Dieser Artikel ist im Rahmen einer Medienpartnerschaft mit der IFA entstanden.
Für die Medienvertreterinnen und -vertreter war es schon der dritte Tag, für die ersten "normalen" Besucherinnen und Besucher der IFA war es Tag 1 – und entsprechend voll war es auf dem Gelände. Ich bin heute 27.402 Schritte gelaufen und habe damit meinen bisherigen IFA-Rekord von rund 24.000 Schritten geknackt. Es hat sich gelohnt, denn es gab wieder einiges zu sehen.
Kurz zu Plaud
Los ging's mit dem Launch des Plaud One – KI-Ohrhörer mit eSIM, die nicht nur zuhören, sondern per Sprachbefehl direkt Aufgaben übernehmen. Ausführlich dazu hab ich schon geschrieben: Plaud One: Wenn dein Aufnahmegerät plötzlich selbst Aufgaben erledigt
iFlytek AINOTE 2: Schreiben wie auf Papier
Bei iFlytek hab ich das AINOTE 2 in die Hand genommen – ein E-Ink-Notiztablet, das laut Guinness-Weltrekord das dünnste seiner Art ist. Das Schreibgefühl kam dem von echtem Papier erstaunlich nahe, trotz der ultradünnen Bauweise.
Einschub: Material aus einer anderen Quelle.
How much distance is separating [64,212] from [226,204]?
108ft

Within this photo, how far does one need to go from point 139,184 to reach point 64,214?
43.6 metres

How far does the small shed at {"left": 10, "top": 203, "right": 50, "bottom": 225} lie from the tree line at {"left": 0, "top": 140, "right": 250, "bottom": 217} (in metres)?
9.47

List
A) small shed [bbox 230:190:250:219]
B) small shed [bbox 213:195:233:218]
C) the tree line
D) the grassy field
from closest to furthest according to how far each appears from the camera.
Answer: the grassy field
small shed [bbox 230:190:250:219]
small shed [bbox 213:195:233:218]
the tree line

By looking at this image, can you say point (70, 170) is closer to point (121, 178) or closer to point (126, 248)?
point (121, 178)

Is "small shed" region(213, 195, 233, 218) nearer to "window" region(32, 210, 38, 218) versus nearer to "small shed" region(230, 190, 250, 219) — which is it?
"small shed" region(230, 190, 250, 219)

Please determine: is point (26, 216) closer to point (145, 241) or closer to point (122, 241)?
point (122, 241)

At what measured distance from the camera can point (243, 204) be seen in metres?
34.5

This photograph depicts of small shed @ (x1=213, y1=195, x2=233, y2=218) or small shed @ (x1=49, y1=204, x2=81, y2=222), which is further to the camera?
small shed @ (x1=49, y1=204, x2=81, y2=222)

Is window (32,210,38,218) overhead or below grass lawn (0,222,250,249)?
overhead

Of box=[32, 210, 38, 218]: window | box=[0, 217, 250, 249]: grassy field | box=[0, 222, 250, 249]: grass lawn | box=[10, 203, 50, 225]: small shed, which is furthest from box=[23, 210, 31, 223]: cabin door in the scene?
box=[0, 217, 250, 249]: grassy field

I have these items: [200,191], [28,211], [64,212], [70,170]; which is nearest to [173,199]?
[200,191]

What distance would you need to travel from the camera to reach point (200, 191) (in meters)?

Dazu kommt ein KI-Workflow, der Gespräche live transkribiert und übersetzt, während man von Hand mitschreibt. Für alle, die wie ich viel unterwegs mitschreiben, ein spannendes Gerät.
Audeze Maxwell 2 ANC: Gaming-Sound mit Preisschild
Bei Audeze gab's den Maxwell 2 ANC zu hören – ein Gaming-Headset mit planarmagnetischen 90-mm-Treibern und aktiver Geräuschunterdrückung. Der Sound war wirklich beeindruckend, aber mit rund 429 US-Dollar ist das Headset auch entsprechend hochpreisig. Für Gelegenheitsspielerinnen sicher too much, aber für alle, denen Klangqualität wirklich wichtig ist, eine Ansage.
Switchbot AI MindClip: nicht nur fürs Büro
Switchbot kennt man eigentlich vom Smart Home – umso überraschender das AI MindClip, ein winziges Clip-on-Mikrofon für Sprachnotizen. Der Unterschied zu Plaud: Während sich Plaud klar auf den Arbeitsalltag fokussiert, ist das MindClip explizit auch fürs Privatleben gedacht – spontane Gedanken, private Erinnerungen, der Alltag abseits von Meetings. Ein interessanter Blickwinkel auf eine Gerätekategorie, die gerade ziemlich in Bewegung ist.
ELO: eine Brille fürs Gaming unterwegs
Bei ELO gab's einen Prototypen einer Brille zu sehen, die das Bild von Konsole, PC oder Handy direkt vor die Augen projiziert – eine Art tragbarer Bildschirm fürs Gaming unterwegs. Dazu passend eine Handy-App, mit der sich Steam-Spiele mobil spielen lassen, inklusive Unterstützung für Retro-Games. Beides noch nicht final, aber richtig schöne Ideen, die zeigen, wohin sich mobiles Gaming entwickeln könnte.
Der Abend: süß, aber teuer
Zum Abschluss war ich noch bei einem Presse-Event, bei dem unter anderem ein "Roboter-Haustier" vorgeführt wurde – eine süße Idee, aber mit einem Preis im mehreren-tausend-Euro-Bereich für die meisten von uns eher nicht realistisch. Dazu kamen eine Sport-Kamera und ein wetter- und wasserfester Outdoor-Fernseher, beide solide, aber ohne den Wow-Effekt der Vormittags-Highlights.
Mein Fazit
Ein Tag mit ziemlich unterschiedlichen Geräte-Kategorien – von hauchdünnen Notiztablets über audiophile Gaming-Headsets bis zur Gaming-Brille. Am meisten hängen geblieben ist mir aber wieder mal ein Muster: Immer mehr Hersteller experimentieren mit Wearables, die einem im Alltag über die Schulter schauen, ohne dass man ständig aufs Handy schauen muss. Mal sehen, wie sich das auf Tag 4 fortsetzt.